§ **DESCRIPCIÓN DE LA TAREA**
¿Puedes proseguir el relato sobre el cilicio y la disciplina a partir de su última frase?

§ **FRAGMENTO**
==*==

Lo raro es que uno llega a acostumbrarse a ello. En esto me ayudó en una ocasión Claudio. El cilicio no se emplea cuando se sale a la calle pero un día quisieron asaltar a Manuel y nos llamó de una cabina pública. Todos salimos corriendo para defenderle – yo con cilicio puesto – y, el buen Claudio se dio cuenta así que “jugando entre hermanos” me dio un fuerte rodillazo allí donde lo tenía colocado, dándome una explicación que en España se gastaban bromas de ese estilo. En honor a la verdad no me impactó demasiado y de los españoles se contaban cosas auténticamente extraordinarias. Fue entonces cuando haciendo la oración, Dios me iluminó. “Úsalo en la otra pierna” de dijo. ¡Vaya que dolió hasta los huesos! Pero por fin había resuelto un tema que constantemente charlaba con mi Director que, me aconsejaba, emplearlo más horas.

El lector se preguntará ¿pero tenerlo tan apretado debe causar algún daño en la piel? Sí. En mi caso se clavaba y era difícil de retirarlo sin que sangrase un poco pero… si era por el “Padre” valía la pena: “¡Bendito sea el dolor, santificado sea el dolor, glorificado sea el dolor” dijo el Fundador. Lo mismo sucedió con la disciplina o látigo. Lo malo de emplearlo en la noche era que rompía el silencio que sirve para que uno se “recoja” interiormente y prepare en oración para la Misa del día siguiente. Cuando va el movimiento del látigo en arco hacia la espalda suena una barbaridad. También me vino la corrección: “haces demasiado ruido con la disciplina, mejor es que lo atenúes abriendo la llave de la ducha”. Algo me hizo pensar que era el único de entre todos los residentes que lo usaba era yo. Dejaría escrito el Fundador “… el uso de la disciplina debe durar lo que demora el rezo de un acordaos o una oración corta…”. Particularmente, estaba persiguiendo a Lalo para que pitase y – sobretodo – para que mis padres se convirtiesen; así que estiré la oración a la más larga que encontré en el devocionario. Como Lalo no se decidía, pedí emplear el fuste más días a la semana al Director. Con el sistema de ducha abierta se aplacaba el sonido, aunque el patio central producía un eco delatante y, porqué no, ejemplar. Así pues la piel de la espalda terminó cediendo y manchando la caseta del baño con gotas de sangre y el pijama y la camisa de vestir con puntos de rojo ¡Qué halagado me sentí recordando que el “santo Fundador” también se molía la espalda hasta dejar encharcado el sitio donde se flagelaba! (por lo menos así dice su biografía), y añadía trozos de vidrio y metal a su látigo.

==*==

§ **LOS DATOS**
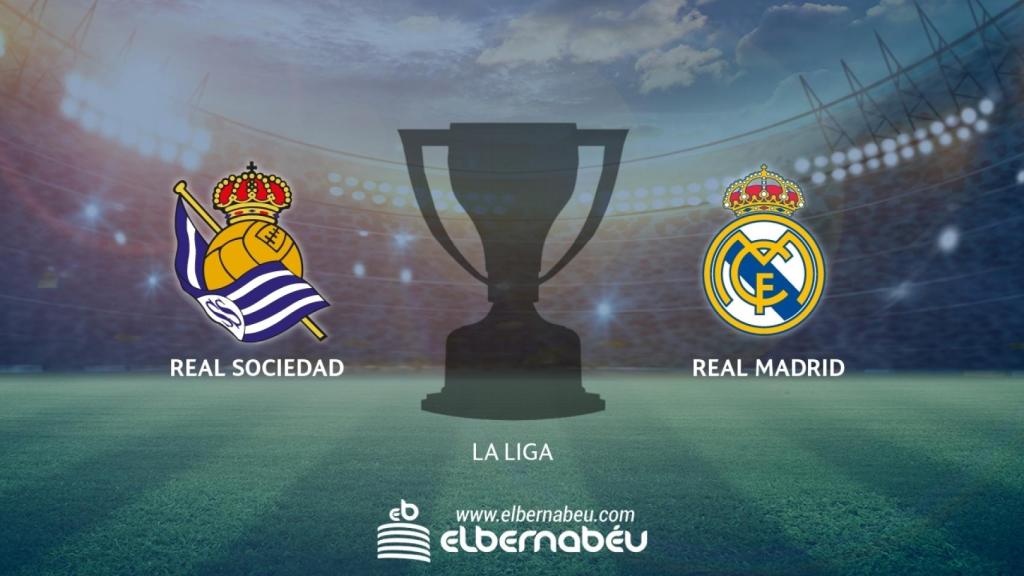 Real Sociedad - Real Madrid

==*==

§ **RESPUESTA FINAL**
La Administradora (numeraria que supervisa que las auxiliares hagan correctamente su trabajo de limpieza y servicios domésticos) avisó al Director que las prendas del 86, o sea yo, estaban manchadas. ¿Qué es 86? Es el número que nos identifica en una “casa” de “familia ordinaria” en la Obra. Toda la ropa está marcada con ese número y, cuando el Director da la relación de comensales para el almuerzo y comida por el telefonito a la Administradora usa esos códigos: “el setenta y dos dieta blanda, el cuarenta y cuatro llega tarde, al quince le falta un calcetín en su bolsa, etc.” De este modo ella no sabe nuestros nombres. Sólo las auxiliares que atienden la mesa o las de portería escuchaban nuestros nombres, mas no así las numerarias.

En fin, tras aviso del Director tuve que modificar la forma para buscar un lugar de piel que no se raje y lo encontré en mis “rollitos” laterales y el “pompis”. No me dolía tanto el “pompis” como los “rollitos”, así que empecé a practicar el movimiento lateral de latigazo, rítmico, más rápido y también doloroso ¡Qué felicidad poder seguir encomendando las intenciones del Padre, el pitaje de Lalo y la conversión de mis padres”.

El ruido que producía casi a diario, movió la conciencia de mis “hermanos” sobrenaturales a no buscarse excusas para no usarlos. ¿Cuáles eran las excusas? Si era alguna fiesta religiosa o fiesta de “familia” (alguna fecha especial en la vida del Fundador) no debían emplearse. A las semanas ya se oía por la noche, una sonata de flagelos, tanto en el piso de los Directores Regionales como en el de los del Centro de Estudios. O sea, puedo decir, que fui ejemplar de auto suplicio.

Esto también condujo a otro hecho, pequeño pero interesante, la resistencia al dolor. Cuando iba al dentista pedía que no empleasen anestesia y la doctora quedaba sorprendida que el paciente – yo – lo soportase. “Tu umbral de dolor está muy por encima de lo normal Nicanor” me comentó. Sin embargo, el dolor que sí me tumbaba era el de la migraña, que se hacía cada vez más constantes e intensos.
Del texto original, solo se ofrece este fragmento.